SH_full = get('http://bit.ly/CS110-Shakespeare').text
SH_just_text = ''.join(c for c in SH_full if c not in bad_chars)
SH_without_newlines = ''.join(c if (c not in ['\n', '\r', '\t']) else " " for c in SH_just_text)
SH_just_words = [word for word in SH_without_newlines.split(" ") if word != ""]

SH_trie = Trie(SH_just_words)
# SH_trie = Node(SH_just_words)

assert SH_trie.autocomplete('hist') == 'history'
assert SH_trie.autocomplete('en') == 'enter'
assert SH_trie.autocomplete('cae') == 'caesar'
assert SH_trie.autocomplete('gen') == 'gentleman'
assert SH_trie.autocomplete('pen') == 'pen'
assert SH_trie.autocomplete('tho') == 'thou'
assert SH_trie.autocomplete('pent') == 'pentapolis'
assert SH_trie.autocomplete('petr') == 'petruchio'

In [132]:
# In the case of an empty string,the SH_trie should output the most common word which we can check using the k_most_common
# method
assert SH_trie.autocomplete('') == SH_trie.k_most_common(1)[0][0]

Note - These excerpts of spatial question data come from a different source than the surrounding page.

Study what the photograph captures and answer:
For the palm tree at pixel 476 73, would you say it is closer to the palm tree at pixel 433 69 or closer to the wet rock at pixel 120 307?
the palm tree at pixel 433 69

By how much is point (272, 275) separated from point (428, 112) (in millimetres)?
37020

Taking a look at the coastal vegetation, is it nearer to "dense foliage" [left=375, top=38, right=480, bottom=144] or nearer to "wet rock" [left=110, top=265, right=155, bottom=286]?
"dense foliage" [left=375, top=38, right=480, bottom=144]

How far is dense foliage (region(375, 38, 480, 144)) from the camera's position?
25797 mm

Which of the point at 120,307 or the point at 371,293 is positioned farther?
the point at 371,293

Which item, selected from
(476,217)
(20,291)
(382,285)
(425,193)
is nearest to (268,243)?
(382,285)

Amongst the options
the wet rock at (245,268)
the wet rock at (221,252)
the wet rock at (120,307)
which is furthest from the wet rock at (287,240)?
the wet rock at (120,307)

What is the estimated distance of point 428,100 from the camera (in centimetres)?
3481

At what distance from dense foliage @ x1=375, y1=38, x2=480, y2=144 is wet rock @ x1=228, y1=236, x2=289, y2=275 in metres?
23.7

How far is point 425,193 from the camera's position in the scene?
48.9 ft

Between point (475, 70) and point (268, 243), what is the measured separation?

# In the case that the word isn't in the list, it should output the the word back

assert SH_trie.autocomplete('123') == '123'

# The autocomplete shouldn't care if the input is capital or not

assert SH_trie.autocomplete('HIST') == 'history'

For the method used, I basically utilized the advantage of using a heap structure to consistently store the words that are the children of the prefix being used. This makes it so instead of having to sort with an O(nlogn) complexity , I can instead just create the max heap consistently from the entire list in O(nlogn) but with a lower constant multiplier since there aren't the same amounts of sorting required at each step. 

Since we have to look at all the words that come as a child to our prefix, it might be better to instead use a constant variable that only stores the maximum without creating the heap structure required since maintaining the heap invariant costs computational power as well.

designthinking: By constantly working over an initial template of code and changing it to suit the requirements at each point, I showed the importance of looking and changing iteratively an initial piece of work.

biasmitigation: In order to mitigate the bias that might come from testing the provided cases, I use additional cases that serve to show that the program is as robust as I think it is

biasidentification: With the identification of the confirmation bias that comes with only running provided test cases, I show a robust understanding of how it is important identify and understand the biases that come along with any task one does.